In my understanding of things, Weil seems to be right. Affliction, in-of -itself a bad thing, becomes through our faith in God’s will, a touch point, while definitely not being a pleasant one. We are not meant to understand all things at all times, we are often meant to stand before the awesome mystery of God, of the universe, and simply behold it. To be able to do that is salvation.
The field wherein this occurs is the present moment. Salvation isn’t something in the past and it isn’t something in the future. Working out one’s salvation is something done now. The Greek philosopher Zeno discovered an interesting paradox about time. When we look at an arrow shot across a field, we see only a moving arrow moving toward a target. But if we were to freeze time and examine it at any given moment of its flight, we would see the arrow suspended in mid-air. The present moment is like that for us. It’s easy to let our lives seem like a trajectory from point A to B but in reality, those points do not exist. The past is but memory and the future mere conjecture. This sort of thinking is probably cliché but like many clichés, it contains truth. It is in the present moment and the present moment only, that we truly live and can truly be open to God. It’s easy to get lost and fail to see that. We pour over our lives, our past, and our goals looking for meaning.
It has been nearly two months since my wife, Robin has died. I have been lost in the memory of the joy and Grace that characterized our life together and in the dark mire of my future without her. I stand between the two. I am where am now because of her, and will be where I shall be because of her also.

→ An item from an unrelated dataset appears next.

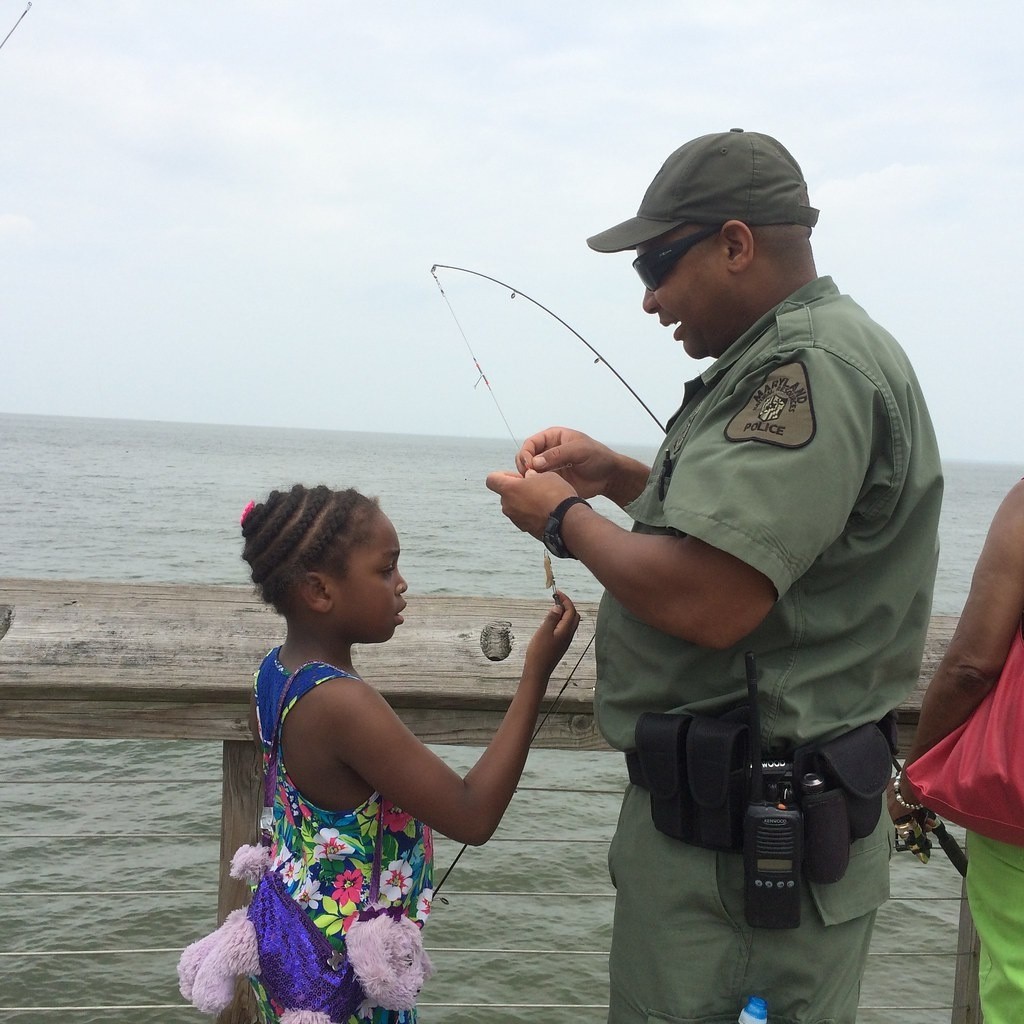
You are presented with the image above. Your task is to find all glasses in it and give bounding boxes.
[630,224,718,291]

The future is no business of my own. Robin’s future, with all its expectations and possibilities, was in an instant no more. Her earthly life is over. As for me, it is for God alone to know where I am going. But where I have been is mine. Memory can be a burden, yes, but it is also can be a brilliant gift of God in the present moment. Memory is the outline of things that have framed our present moment, the field where we experience God and truly live.